Gene expression of all chromatin-modifying enzymes analysed in bone tissue apart from KAT5 showed a substantial positive correlation with BMD at least at one of the measured sites, with MBD1 correlating substantially at all three (Table 1). HAT1, HDAC6 and KAT5 exhibited a substantial positive correlation with trabecular number (Tb.N) and concurrently a substantial negative correlation with trabecular separation (Tb.Sp) indicating a strong association of these three genes with bone microarchitecture (Table 1).
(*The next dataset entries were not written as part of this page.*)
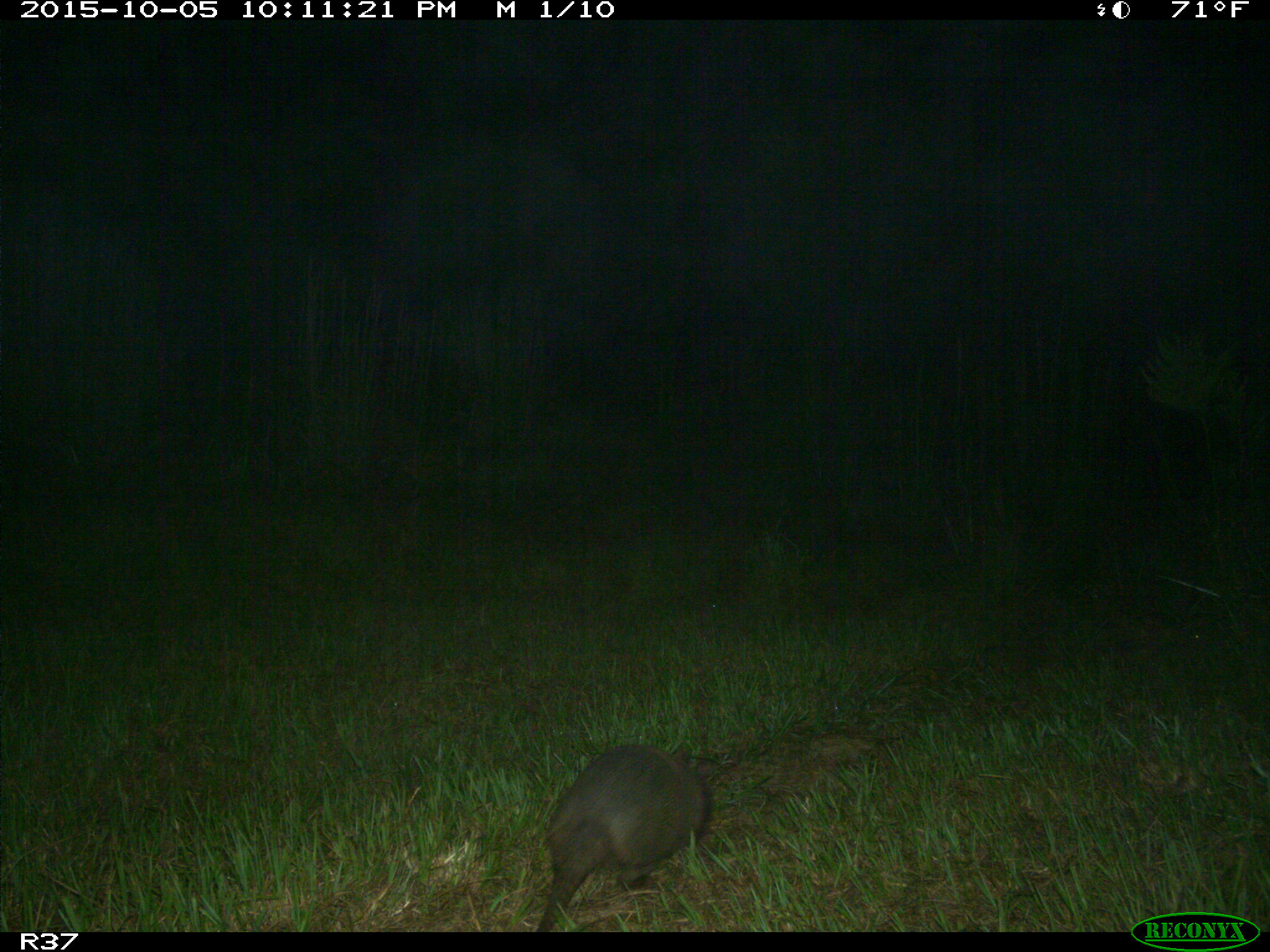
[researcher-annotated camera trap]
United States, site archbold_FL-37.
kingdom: Animalia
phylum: Chordata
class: Mammalia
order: Cingulata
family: Dasypodidae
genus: Dasypus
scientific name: Dasypus novemcinctus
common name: nine-banded armadillo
Contrary to BHM values, bone quality and quantity parameters determined by µCT measurements had not revealed any substantial correlations with gene expression data. We detected however the strongest correlation between the expression of OPG and AOX1 genes and HAT1, HDAC6, HDAC9, DNMTA3A and MBD1, the same genes that also substantially correlated with BMD. Correlation coefficients between 0.434 and 0.726 with p values between 1.02 × 10−5 and 6,13 × 10−17 provided a strong argument for a close relationship between these chromatin-modifying enzymes and indicators of bone formation and oxidative stress response (Table 1). Interestingly, expression of RANKL correlated with altogether different genes from our set than OPG, namely negatively with KAT5 and positively with HIF1α (Table 1).

Table 1

Correlation analysis of genes analysed in bone tissue and bone quality and quantity parameters.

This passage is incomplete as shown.